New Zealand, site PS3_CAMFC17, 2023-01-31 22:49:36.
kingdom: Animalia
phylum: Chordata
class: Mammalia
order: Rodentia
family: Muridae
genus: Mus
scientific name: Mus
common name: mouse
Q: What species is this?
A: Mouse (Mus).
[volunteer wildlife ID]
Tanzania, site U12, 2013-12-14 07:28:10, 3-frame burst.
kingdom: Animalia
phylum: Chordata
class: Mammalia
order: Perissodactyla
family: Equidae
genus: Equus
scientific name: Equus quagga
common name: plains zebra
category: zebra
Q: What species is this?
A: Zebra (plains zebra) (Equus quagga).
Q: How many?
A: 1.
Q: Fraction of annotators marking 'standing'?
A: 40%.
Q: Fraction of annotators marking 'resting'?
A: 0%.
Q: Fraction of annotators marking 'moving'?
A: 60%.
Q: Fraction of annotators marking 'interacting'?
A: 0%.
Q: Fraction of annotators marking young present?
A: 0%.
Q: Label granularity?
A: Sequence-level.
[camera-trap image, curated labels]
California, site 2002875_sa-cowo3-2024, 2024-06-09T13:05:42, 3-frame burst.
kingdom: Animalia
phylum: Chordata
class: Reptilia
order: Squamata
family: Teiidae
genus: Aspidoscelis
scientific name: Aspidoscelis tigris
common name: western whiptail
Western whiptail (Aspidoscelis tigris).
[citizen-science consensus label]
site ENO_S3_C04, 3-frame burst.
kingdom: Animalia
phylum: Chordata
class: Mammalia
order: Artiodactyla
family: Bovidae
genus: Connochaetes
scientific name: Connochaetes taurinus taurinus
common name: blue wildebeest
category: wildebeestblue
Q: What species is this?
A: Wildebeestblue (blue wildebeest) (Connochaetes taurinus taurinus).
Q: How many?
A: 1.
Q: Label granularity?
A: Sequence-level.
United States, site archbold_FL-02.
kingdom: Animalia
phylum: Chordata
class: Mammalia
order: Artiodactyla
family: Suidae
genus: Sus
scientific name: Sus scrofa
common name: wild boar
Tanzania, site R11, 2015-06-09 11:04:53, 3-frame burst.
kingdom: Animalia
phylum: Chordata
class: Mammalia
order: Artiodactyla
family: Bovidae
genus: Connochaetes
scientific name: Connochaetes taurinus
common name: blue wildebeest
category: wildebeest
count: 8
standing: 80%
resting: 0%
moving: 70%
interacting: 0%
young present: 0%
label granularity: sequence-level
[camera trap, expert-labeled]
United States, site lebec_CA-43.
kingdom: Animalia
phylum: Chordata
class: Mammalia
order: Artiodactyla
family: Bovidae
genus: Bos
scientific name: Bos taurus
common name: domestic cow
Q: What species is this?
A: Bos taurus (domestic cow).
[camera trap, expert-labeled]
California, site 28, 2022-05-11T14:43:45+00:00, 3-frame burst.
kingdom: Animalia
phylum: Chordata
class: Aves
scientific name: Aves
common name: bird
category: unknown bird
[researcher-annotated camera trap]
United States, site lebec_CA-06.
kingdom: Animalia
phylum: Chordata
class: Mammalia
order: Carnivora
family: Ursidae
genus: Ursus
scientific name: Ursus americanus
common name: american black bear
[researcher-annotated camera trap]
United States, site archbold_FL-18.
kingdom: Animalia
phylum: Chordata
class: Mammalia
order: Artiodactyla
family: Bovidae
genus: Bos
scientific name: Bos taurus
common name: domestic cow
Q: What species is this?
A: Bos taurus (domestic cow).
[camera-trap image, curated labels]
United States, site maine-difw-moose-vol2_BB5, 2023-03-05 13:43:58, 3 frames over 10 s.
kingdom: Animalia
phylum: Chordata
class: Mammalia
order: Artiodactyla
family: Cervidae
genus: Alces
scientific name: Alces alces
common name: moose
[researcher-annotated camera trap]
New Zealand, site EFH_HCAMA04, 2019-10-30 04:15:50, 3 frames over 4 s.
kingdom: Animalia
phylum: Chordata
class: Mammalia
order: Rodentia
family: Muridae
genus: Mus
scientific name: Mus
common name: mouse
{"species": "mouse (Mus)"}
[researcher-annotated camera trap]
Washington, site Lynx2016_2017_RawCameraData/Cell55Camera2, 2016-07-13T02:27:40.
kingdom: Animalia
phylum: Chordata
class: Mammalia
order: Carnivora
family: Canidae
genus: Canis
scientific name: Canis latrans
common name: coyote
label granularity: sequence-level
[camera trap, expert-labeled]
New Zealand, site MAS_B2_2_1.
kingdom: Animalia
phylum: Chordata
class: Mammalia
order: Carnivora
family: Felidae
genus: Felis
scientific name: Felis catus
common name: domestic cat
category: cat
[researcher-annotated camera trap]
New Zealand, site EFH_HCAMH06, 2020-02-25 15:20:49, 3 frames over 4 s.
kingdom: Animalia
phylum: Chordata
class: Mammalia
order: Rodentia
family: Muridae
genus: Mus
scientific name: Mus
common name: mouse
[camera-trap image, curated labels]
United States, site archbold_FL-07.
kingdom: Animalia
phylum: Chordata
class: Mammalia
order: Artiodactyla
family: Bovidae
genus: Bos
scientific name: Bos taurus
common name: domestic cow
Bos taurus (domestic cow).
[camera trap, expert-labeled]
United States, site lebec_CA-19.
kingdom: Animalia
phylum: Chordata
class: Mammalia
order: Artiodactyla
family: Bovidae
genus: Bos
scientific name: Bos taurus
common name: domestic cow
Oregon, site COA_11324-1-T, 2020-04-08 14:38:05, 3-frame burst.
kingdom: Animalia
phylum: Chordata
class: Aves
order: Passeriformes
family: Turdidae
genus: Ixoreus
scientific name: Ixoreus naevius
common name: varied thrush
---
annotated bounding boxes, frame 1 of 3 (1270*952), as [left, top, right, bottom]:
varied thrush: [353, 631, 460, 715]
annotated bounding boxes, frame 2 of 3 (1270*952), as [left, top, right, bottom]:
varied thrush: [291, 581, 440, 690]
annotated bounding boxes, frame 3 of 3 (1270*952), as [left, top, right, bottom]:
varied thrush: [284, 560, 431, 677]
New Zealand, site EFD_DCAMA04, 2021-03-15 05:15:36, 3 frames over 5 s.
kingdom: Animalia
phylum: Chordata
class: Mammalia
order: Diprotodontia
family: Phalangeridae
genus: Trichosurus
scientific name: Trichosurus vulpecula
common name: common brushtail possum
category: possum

++++

Whenever a line of the listing contains the word "category", it counts; say the total only.

6